### Qué hacer
Según el texto sobre los MOOCs, ¿cuántos estudiantes se matricularon este año en el curso "Circuits and Electronics" del MIT, y de cuántos países procedían?

### Texto de origen
====
Este acopio de datos abre la puerta a algo que tanto edX como Coursera están considerando: cursos patrocinados por empresas. Al fin y al cabo, si en EE.UU. hay cátedras con los nombres de empresas, ¿por qué no puede haber cursos? Pero también plantea dificultades de independencia académica y, sobre todo, de privacidad. Una cosa es que haya cursos “a la carta”, y otra cosa que la carta venga pagada por alguien y, además, ese alguien sepa lo que ha “comido” cada alumno y cómo lo ha “comido”. 

En la comunidad académica de Estados Unidos, los MOOCs suscitan tanta admiración como rechazo. “El 95 por ciento de quienes los empiezan no los terminan, no tienen una tecnología que permita evitar que los alumnos copien y, seamos honestos, no son una verdadera experiencia universitaria”, declara Matthias Mattijs, profesor de Economía Política de SAIS que, con el resto de Johns Hopkins, está ya en Coursera. Incluso desde el punto de vista más práctico posible, que es el trabajo tras los estudios, los MOOCs han sido cuestionados, ya que en EE.UU. en torno al 60 por ciento de los empleos se consigue por medio de personas conocidas, incluyendo, evidentemente, profesores y compañeros de estudios. 

Las nuevas plataformas tecnológicas rechazan estas acusaciones. “El índice de abandono es enorme porque no tenemos exámenes o requisitos de ingreso”, explica Lurie. Lo cierto, sin embargo, es que un solo MOOC del MIT, titulado “Circuits and Electronics”, tuvo matriculados este año a 155.000 estudiantes de 194 países. Sin embargo, 132.000 de ellos no pasaron del “cero” en el primer ejercicio y la tasa de fracaso fue del 96 por ciento. 

Por su parte, de los 7.200 estudiantes que sí aprobaron el curso, hubo uno que llamó la atención del MIT. Se llamaba Amol Bhave, vivía en India y apenas tenía diecisiete años. Bhave destacó no solo por lograr noventa y siete puntos sobre un máximo de cien, sino por su participación en los foros del curso. Anant Argawal (Bombay, 1960), máximo responsable de edX, quedó tan impresionado que le escribió una carta de recomendación para su solicitud de ingreso en el MIT. 

El 14 de marzo admitieron a Bhave en esa universidad, y se convirtió en el primero de los 1,2 millones de habitantes de la ciudad de Jabalpur en ir al MIT. Doce días más tarde, su historia le convirtió también en el primer ciudadano de Jabalpur en salir en la portada de Financial Times. Del millón de estudiantes que se han matriculado en edX, el 45 por ciento acaban de terminar Bachillerato, mientras que el 55 por ciento son personas que ya tienen sus títulos y a los que en EE.UU. se denomina “estudiantes de por vida”. La cuestión que plantean esas cifras es si los MOOCs pueden considerase una verdadera universidad. 

Para los promotores de estas iniciativas, la respuesta es sí. En su opinión, a pesar de que la atención sea menor con vídeos que en clases presenciales, la capacidad de la tecnología es abrumadora. Además, el peligro del fraude masivo (es decir, facilidades para copiar) se reduce. Coursera por ejemplo está desarrollando un software de identificación facial y otro que detecta las pautas de cada persona cuando teclea en el ordenador o en el iPad. De modo que, al menos en teoría, deberá saber quién está frente a la pantalla. Ambos servicios se ofrecerán previo pago de cien dólares (treinta y cinco euros), aunque en los países en desarrollo serán gratis. 

En EE.UU. ya hay una universidad, la West Governors, en la que todas las prácticas se hacen online. Todo se realiza a través de cursos por Internet, normalmente elaborados por otras instituciones académicas. Eso sí, el prestigio de esta universidad es muy escaso. 

Para los escépticos, los MOOCs solo son una burbuja más de Internet, pero que acabará con los actuales modelos de educación a distancia y de formación continua en empresas, donde ya amenazan a los dos gigantes del sector en EEUU: Kaplan y la Universidad de Phoenix. 

Para sus defensores, son el inicio de una nueva era marcada por el final de las clases presenciales. existentes al menos desde hace tres mil quinientos años en la eduba de Nippur.
====
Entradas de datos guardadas
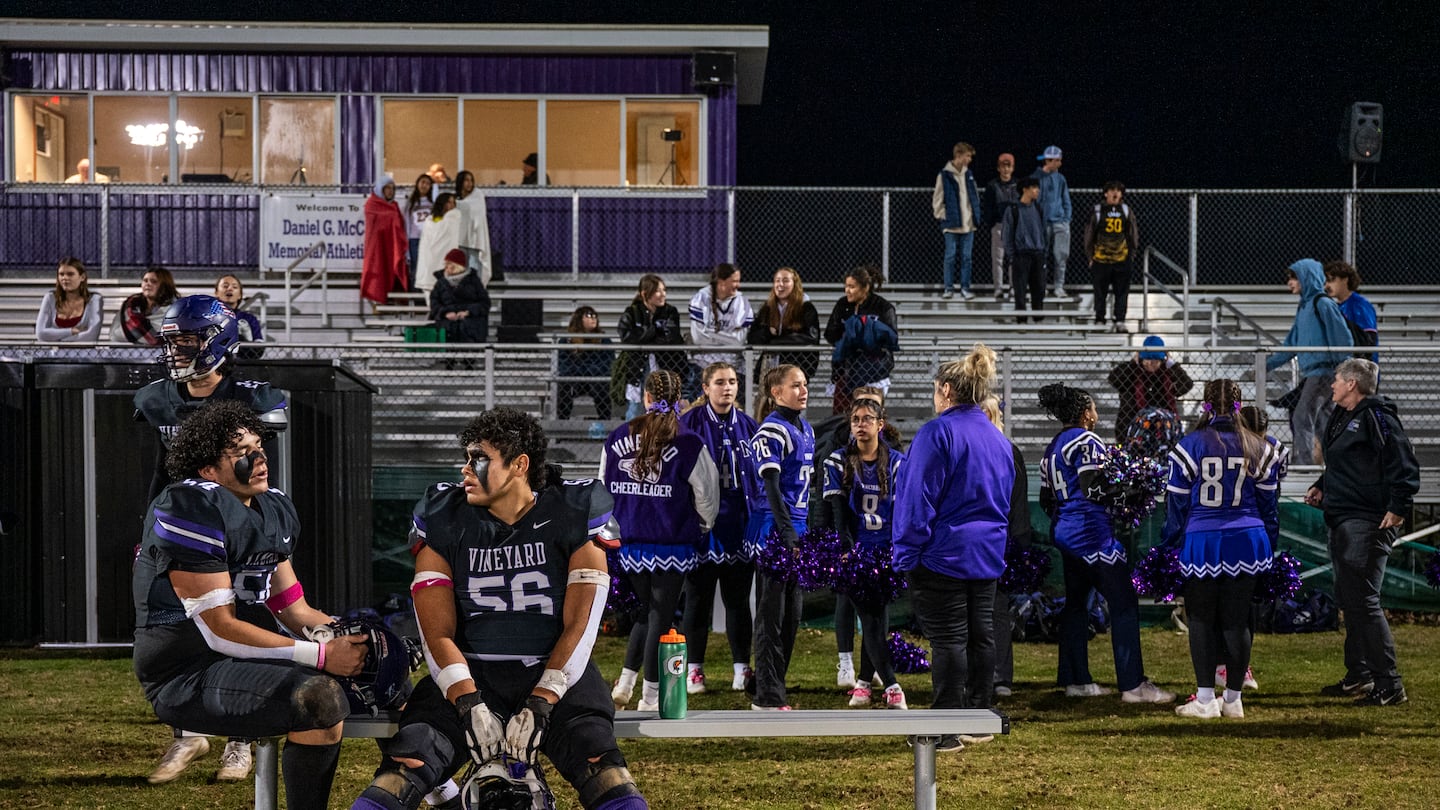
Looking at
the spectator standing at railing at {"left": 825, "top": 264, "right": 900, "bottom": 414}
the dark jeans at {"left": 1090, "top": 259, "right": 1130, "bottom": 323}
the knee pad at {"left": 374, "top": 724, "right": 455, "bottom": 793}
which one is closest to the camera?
the knee pad at {"left": 374, "top": 724, "right": 455, "bottom": 793}

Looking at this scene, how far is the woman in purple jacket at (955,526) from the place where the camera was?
6.85m

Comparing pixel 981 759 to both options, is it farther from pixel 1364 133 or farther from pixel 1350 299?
pixel 1364 133

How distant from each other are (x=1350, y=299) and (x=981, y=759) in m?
6.95

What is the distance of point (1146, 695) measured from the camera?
28.0ft

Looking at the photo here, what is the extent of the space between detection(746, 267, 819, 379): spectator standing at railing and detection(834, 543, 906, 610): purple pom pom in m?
3.81

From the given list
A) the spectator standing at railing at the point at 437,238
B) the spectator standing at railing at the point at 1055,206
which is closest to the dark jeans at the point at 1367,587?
the spectator standing at railing at the point at 1055,206

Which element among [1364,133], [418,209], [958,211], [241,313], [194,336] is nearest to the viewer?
[194,336]

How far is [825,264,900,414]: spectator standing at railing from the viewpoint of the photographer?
11.4 meters

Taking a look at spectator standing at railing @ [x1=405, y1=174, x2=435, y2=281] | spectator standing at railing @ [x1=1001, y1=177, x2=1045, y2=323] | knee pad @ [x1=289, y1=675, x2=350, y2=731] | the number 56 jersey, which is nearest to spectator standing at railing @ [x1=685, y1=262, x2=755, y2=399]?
spectator standing at railing @ [x1=1001, y1=177, x2=1045, y2=323]

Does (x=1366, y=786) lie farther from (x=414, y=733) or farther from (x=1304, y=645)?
(x=1304, y=645)

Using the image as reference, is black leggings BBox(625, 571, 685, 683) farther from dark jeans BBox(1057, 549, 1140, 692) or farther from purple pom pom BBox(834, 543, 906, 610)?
dark jeans BBox(1057, 549, 1140, 692)

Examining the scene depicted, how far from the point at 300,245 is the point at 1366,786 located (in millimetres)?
14835

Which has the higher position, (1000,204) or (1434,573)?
(1000,204)

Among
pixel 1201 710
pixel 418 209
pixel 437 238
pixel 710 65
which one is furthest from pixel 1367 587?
pixel 710 65
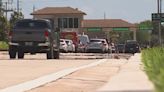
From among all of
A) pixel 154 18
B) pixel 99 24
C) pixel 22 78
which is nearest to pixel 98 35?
pixel 99 24

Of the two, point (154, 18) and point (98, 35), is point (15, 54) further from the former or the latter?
====
### Solución
155.000 estudiantes de 194 países.